Collected data
━━━━━━━━━━━━━━━━━━━━━━━━━━━━━━
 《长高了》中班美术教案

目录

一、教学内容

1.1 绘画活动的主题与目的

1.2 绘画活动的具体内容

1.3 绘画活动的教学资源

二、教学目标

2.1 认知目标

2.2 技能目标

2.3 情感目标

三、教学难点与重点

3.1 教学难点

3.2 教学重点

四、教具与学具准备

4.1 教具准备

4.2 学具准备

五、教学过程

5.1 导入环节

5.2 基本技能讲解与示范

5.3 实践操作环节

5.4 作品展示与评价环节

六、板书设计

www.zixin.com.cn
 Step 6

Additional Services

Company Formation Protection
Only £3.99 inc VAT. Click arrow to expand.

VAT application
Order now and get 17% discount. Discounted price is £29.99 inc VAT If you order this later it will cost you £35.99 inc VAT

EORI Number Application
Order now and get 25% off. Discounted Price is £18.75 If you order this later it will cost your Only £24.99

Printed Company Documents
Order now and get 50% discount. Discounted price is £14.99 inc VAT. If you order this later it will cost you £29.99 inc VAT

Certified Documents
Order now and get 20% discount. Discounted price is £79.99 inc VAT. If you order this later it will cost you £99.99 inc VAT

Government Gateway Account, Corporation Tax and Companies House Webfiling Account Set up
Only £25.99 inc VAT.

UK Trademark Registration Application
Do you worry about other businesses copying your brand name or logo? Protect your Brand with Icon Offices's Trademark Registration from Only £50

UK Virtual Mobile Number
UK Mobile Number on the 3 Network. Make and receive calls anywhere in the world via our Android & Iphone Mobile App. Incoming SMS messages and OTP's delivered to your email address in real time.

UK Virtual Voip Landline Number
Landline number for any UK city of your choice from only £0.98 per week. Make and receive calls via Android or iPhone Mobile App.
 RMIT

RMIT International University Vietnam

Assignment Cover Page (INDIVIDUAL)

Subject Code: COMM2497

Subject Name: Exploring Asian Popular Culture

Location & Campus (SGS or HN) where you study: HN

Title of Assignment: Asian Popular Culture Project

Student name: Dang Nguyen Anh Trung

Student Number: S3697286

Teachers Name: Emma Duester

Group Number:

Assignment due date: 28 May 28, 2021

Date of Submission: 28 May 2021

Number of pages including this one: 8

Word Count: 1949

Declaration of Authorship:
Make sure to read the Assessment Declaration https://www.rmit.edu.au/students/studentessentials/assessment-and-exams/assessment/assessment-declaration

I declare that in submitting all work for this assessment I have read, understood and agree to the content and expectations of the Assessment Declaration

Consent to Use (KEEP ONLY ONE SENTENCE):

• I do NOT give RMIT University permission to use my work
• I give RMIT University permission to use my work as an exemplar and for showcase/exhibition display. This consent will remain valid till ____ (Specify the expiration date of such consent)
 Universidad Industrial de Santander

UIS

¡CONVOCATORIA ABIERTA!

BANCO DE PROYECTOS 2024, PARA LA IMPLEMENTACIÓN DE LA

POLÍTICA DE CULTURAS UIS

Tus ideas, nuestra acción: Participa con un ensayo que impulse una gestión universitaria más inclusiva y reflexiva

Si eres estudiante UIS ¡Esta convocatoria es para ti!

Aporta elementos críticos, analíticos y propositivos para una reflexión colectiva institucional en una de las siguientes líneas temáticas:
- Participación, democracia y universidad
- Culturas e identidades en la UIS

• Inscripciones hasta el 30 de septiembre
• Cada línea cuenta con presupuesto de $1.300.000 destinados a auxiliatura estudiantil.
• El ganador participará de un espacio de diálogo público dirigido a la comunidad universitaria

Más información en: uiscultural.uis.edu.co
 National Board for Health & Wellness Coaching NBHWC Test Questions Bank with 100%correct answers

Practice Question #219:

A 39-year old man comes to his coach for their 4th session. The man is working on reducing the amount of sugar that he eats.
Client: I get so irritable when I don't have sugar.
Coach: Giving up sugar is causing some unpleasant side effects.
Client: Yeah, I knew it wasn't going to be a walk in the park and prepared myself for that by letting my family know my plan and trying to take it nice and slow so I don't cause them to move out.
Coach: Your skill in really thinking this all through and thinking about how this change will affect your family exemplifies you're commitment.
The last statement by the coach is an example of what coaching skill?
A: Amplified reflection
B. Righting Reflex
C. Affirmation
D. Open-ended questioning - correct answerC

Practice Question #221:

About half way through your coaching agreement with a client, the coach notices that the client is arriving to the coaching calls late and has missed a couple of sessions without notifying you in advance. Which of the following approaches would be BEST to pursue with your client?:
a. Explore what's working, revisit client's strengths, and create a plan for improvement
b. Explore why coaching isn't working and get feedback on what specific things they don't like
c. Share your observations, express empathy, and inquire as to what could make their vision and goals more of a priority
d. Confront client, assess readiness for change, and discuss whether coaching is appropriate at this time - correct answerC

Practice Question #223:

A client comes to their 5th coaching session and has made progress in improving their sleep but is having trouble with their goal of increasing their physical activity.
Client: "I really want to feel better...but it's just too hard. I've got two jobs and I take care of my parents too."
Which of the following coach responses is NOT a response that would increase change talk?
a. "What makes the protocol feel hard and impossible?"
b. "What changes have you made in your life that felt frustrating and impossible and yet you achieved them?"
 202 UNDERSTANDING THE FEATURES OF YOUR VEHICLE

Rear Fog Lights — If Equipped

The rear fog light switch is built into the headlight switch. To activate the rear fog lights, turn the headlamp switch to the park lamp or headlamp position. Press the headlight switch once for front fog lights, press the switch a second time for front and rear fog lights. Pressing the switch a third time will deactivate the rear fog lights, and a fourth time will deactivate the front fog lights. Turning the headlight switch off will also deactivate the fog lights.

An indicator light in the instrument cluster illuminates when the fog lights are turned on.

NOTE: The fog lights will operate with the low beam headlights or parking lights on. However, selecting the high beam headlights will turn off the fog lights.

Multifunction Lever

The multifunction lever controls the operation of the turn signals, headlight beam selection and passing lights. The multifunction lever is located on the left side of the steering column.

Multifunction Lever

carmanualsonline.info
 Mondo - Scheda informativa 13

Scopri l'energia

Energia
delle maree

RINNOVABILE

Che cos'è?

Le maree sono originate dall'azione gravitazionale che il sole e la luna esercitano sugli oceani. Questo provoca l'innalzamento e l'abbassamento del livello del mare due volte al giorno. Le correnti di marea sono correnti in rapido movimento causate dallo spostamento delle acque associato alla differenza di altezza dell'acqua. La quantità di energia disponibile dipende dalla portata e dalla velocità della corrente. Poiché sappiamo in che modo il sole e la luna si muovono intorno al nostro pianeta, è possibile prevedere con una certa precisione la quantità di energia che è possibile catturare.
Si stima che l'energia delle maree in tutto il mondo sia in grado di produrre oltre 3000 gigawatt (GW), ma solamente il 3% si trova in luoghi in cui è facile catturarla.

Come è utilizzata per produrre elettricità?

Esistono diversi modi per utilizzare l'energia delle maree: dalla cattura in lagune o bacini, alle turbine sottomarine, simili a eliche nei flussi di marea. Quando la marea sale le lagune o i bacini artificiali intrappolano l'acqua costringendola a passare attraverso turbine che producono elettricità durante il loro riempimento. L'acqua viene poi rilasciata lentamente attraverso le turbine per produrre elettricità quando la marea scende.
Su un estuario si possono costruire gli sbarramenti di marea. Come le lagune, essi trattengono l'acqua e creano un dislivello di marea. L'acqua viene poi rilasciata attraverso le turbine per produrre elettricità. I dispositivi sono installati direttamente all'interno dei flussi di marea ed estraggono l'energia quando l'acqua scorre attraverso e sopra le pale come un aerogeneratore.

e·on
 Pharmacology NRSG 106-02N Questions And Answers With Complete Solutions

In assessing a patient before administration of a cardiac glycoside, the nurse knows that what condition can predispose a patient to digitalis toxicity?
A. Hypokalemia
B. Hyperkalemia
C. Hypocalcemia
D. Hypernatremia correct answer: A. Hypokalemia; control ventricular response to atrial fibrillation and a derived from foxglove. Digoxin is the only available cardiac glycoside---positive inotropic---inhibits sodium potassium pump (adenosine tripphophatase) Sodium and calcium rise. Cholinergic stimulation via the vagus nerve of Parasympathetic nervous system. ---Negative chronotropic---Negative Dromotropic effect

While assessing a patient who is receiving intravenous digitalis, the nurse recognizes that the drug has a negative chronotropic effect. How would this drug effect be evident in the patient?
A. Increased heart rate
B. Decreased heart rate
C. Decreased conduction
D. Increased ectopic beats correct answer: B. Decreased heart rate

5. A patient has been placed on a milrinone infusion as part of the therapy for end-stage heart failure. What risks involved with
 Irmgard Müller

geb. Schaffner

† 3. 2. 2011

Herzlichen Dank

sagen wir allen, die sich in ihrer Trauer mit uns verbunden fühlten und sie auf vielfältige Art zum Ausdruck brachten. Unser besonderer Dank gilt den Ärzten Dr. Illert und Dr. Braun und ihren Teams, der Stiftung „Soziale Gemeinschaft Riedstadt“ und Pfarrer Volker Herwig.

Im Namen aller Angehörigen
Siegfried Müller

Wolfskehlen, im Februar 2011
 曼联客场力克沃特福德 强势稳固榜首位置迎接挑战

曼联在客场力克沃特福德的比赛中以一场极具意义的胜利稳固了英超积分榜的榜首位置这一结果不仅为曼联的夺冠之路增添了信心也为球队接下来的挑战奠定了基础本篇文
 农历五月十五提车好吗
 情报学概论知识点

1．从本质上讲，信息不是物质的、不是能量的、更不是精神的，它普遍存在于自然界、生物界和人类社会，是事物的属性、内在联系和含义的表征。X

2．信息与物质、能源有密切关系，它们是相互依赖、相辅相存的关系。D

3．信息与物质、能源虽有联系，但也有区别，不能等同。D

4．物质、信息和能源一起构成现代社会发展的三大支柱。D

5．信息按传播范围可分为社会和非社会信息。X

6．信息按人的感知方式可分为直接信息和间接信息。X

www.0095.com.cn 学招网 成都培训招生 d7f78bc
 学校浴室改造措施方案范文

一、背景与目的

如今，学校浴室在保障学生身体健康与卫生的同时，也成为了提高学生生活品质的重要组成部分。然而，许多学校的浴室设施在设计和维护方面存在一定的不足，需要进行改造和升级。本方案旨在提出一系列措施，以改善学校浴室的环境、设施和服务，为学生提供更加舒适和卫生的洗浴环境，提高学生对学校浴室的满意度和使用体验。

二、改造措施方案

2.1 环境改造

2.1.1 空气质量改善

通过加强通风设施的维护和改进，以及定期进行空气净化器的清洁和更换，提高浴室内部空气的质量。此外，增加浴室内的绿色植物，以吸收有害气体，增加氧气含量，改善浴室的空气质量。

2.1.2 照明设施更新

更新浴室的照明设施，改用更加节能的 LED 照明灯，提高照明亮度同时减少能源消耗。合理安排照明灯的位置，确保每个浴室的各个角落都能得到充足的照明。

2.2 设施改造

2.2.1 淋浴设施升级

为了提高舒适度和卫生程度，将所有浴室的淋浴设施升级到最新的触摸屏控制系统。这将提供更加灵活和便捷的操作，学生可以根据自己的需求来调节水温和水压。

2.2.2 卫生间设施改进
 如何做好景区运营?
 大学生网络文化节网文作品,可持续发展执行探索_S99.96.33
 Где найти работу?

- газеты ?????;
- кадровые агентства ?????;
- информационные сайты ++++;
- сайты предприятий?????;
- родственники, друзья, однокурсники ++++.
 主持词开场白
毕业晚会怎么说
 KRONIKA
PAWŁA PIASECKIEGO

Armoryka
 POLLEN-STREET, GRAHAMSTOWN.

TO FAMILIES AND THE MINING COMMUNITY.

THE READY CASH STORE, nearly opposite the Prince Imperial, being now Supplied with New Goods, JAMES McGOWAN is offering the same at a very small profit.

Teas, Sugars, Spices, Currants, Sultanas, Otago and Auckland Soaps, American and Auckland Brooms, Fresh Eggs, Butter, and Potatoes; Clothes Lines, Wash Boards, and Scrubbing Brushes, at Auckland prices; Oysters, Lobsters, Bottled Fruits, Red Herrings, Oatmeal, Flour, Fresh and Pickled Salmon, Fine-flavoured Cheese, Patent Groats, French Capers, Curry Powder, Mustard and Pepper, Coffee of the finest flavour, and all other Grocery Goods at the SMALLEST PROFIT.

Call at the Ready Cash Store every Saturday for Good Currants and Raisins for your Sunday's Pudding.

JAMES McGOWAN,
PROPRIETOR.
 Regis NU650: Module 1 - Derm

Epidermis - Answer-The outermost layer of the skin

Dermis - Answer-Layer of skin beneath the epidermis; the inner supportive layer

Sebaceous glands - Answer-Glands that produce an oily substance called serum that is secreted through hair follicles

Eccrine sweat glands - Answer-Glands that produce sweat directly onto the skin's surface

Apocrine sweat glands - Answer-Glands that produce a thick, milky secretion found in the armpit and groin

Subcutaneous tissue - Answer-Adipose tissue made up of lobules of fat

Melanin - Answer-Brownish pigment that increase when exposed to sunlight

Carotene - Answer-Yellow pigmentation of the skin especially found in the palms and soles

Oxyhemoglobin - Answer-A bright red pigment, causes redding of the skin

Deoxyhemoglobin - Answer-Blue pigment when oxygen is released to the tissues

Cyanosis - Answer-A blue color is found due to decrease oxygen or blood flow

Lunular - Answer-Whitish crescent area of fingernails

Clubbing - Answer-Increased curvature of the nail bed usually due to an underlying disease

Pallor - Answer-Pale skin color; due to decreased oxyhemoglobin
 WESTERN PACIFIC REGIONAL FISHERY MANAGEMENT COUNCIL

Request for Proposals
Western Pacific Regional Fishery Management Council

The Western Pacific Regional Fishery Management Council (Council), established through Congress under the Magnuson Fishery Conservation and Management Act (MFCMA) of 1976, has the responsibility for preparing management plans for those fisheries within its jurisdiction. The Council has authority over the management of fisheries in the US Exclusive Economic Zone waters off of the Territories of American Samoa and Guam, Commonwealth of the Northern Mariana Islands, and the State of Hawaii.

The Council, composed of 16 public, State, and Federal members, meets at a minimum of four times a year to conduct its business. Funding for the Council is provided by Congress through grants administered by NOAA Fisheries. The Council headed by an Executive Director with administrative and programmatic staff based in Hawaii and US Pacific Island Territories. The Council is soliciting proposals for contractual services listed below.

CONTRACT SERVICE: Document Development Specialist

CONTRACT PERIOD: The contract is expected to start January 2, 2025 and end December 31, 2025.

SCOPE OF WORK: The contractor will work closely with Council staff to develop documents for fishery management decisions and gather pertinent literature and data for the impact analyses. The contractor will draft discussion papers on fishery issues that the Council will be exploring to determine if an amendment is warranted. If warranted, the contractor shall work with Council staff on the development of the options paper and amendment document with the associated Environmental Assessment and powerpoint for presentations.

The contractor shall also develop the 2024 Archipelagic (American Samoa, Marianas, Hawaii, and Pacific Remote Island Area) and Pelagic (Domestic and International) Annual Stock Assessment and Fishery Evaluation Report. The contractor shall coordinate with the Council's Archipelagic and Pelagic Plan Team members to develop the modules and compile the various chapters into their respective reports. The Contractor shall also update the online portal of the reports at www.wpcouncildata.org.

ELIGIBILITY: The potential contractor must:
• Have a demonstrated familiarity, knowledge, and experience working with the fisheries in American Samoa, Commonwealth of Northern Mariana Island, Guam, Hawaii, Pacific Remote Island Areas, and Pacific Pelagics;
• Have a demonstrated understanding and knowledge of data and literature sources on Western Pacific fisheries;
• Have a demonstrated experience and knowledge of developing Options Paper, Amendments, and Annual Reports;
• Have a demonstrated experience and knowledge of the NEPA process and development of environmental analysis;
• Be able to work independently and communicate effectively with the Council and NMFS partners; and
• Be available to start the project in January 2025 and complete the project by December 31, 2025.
━━━━━━━━━━━━━━━━━━━━━━━━━━━━━━
__WORK INSTRUCTIONS__. From the entries above, return exactly the line containing "changes have you", the line containing "An indicator light", and all lines between, and nothing else.

__OUTPUT BELOW__.
b. "What changes have you made in your life that felt frustrating and impossible and yet you achieved them?"
 202 UNDERSTANDING THE FEATURES OF YOUR VEHICLE

Rear Fog Lights — If Equipped

The rear fog light switch is built into the headlight switch. To activate the rear fog lights, turn the headlamp switch to the park lamp or headlamp position. Press the headlight switch once for front fog lights, press the switch a second time for front and rear fog lights. Pressing the switch a third time will deactivate the rear fog lights, and a fourth time will deactivate the front fog lights. Turning the headlight switch off will also deactivate the fog lights.

An indicator light in the instrument cluster illuminates when the fog lights are turned on.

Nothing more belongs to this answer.